If you use Jerry cans, service the vehicle’s fuel filters more regularly, because you never know what gunge is lurking in some dubious Jerry. Use a funnel or (better) a clip-on pourer with a mesh filter.

Last vapour problem involves degreasing in the home workshop. Petrol is not a safe degreaser – even though it’s an effective one. It’s pumping explosive vapour into the air the whole time, close to you – which is so far from ideal it’s not funny. Use a commercial degreaser, which is designed not to explode at the drop of a spark.

Another easy way to blow yourself up involves pool chlorine. Granular pool chlorine plus petrol equals explosion. Never store the two chemicals close together. The most effective hazard control measure is to remove the hazard, so store the two chemicals under different roofs.

Petrol is not only officially a dangerous good (fire/explosion risk); it’s also a hazardous substance (health risk). It’s carcinogenic – don’t get it on your skin. Chemical-resistant gloves (not latex or dishwashing gloves, or leather rigger’s gloves) are required if you’re dumb enough to handle it, or required to service a carby, etc.

I know some of you think I just got into my dress and makeup here. I got plenty of petrol on my hands as a young bloke. We all did. And if back then someone from the World Health Organization told me it could give you cancer, then I probably would not have. Unfortunately I only found out later…

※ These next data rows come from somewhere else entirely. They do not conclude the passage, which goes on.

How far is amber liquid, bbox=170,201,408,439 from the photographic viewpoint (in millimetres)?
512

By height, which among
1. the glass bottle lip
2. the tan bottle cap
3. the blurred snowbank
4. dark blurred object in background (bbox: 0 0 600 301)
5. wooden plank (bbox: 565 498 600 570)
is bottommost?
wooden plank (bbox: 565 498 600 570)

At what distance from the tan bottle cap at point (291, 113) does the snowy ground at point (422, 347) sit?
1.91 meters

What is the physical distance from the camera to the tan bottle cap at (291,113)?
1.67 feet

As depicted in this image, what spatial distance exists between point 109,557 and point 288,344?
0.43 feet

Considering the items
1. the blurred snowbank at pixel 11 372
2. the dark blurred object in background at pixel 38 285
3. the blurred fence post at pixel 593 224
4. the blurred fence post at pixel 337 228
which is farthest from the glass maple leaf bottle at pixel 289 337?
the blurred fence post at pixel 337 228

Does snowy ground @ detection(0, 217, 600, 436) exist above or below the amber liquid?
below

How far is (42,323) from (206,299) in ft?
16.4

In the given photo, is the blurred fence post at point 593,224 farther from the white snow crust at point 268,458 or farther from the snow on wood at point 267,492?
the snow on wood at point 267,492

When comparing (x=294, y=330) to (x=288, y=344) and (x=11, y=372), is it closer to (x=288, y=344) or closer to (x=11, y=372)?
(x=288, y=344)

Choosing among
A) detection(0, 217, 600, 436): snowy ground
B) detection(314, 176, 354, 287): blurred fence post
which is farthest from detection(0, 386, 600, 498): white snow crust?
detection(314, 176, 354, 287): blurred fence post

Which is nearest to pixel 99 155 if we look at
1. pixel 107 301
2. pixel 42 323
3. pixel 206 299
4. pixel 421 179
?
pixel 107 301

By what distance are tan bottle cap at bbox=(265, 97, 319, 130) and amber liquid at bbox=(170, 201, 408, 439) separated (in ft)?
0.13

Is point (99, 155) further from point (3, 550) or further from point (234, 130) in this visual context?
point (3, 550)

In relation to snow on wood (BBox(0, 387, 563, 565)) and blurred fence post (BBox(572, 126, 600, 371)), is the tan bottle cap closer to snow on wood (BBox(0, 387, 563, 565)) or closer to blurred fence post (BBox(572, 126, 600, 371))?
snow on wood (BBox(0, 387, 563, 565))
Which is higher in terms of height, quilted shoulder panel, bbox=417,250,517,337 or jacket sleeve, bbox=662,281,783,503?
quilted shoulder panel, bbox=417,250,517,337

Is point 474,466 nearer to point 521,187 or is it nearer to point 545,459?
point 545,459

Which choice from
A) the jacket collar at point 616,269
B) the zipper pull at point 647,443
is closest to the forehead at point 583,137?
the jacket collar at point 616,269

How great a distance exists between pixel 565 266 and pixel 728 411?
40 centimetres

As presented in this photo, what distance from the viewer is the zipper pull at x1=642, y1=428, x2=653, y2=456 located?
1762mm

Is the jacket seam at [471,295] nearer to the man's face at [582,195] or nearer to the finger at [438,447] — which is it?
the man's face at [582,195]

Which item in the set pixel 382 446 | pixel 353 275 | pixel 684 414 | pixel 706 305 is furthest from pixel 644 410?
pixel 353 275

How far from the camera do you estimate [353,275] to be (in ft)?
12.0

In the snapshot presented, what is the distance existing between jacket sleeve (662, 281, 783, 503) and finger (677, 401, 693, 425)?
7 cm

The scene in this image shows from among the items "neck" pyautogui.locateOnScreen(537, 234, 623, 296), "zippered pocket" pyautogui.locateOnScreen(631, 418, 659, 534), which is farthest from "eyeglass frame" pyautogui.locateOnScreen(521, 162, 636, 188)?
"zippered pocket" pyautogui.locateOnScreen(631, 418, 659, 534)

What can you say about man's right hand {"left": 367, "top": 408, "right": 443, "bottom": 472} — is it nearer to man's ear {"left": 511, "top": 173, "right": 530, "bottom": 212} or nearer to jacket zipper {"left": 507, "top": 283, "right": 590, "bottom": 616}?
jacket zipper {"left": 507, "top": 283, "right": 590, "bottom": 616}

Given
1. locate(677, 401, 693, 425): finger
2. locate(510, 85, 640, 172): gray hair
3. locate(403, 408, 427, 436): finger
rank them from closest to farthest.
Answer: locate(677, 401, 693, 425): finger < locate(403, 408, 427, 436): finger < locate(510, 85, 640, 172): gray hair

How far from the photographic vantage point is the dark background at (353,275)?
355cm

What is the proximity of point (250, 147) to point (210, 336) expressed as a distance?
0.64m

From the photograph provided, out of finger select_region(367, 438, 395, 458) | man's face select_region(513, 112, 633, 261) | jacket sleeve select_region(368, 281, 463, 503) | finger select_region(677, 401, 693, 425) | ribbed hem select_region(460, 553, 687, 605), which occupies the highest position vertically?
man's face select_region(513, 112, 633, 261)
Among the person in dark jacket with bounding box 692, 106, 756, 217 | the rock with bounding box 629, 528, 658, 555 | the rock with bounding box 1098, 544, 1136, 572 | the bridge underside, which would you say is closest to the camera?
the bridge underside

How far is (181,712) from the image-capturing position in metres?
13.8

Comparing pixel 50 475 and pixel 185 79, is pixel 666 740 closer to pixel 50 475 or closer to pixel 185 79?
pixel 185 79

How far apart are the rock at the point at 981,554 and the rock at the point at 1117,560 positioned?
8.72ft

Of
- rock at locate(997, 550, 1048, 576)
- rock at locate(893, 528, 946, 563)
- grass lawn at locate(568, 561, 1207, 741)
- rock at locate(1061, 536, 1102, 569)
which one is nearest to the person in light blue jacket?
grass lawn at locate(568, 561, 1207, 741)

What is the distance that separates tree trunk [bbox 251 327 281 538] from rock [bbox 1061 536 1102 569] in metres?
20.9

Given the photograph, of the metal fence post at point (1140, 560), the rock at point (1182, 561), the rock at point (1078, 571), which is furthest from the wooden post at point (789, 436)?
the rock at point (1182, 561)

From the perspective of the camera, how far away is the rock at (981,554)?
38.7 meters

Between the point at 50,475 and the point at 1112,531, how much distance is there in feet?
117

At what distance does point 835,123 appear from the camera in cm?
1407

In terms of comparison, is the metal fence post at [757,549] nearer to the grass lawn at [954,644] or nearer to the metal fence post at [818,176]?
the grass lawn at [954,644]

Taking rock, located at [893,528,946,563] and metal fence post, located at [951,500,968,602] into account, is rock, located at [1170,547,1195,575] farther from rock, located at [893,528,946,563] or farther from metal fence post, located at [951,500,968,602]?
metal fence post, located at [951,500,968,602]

Petrol fumes are hazardous to breathe, as anyone who’s met even a short-term recreational petrol sniffer would know. Another good advertisement for minimizing your contact with the stuff, and for maximizing ventilation.

You should also never - ever - siphon it by sucking. Breathe in at the wrong moment, suck a couple of drops into your lungs, and you could easily wake up dead. So, on one hand you’ve got an unscheduled date with the Grim Reaper, and on the other you’ve got a $10 hand-squeezie siphon thingy from Repco. I know which option I’d choose.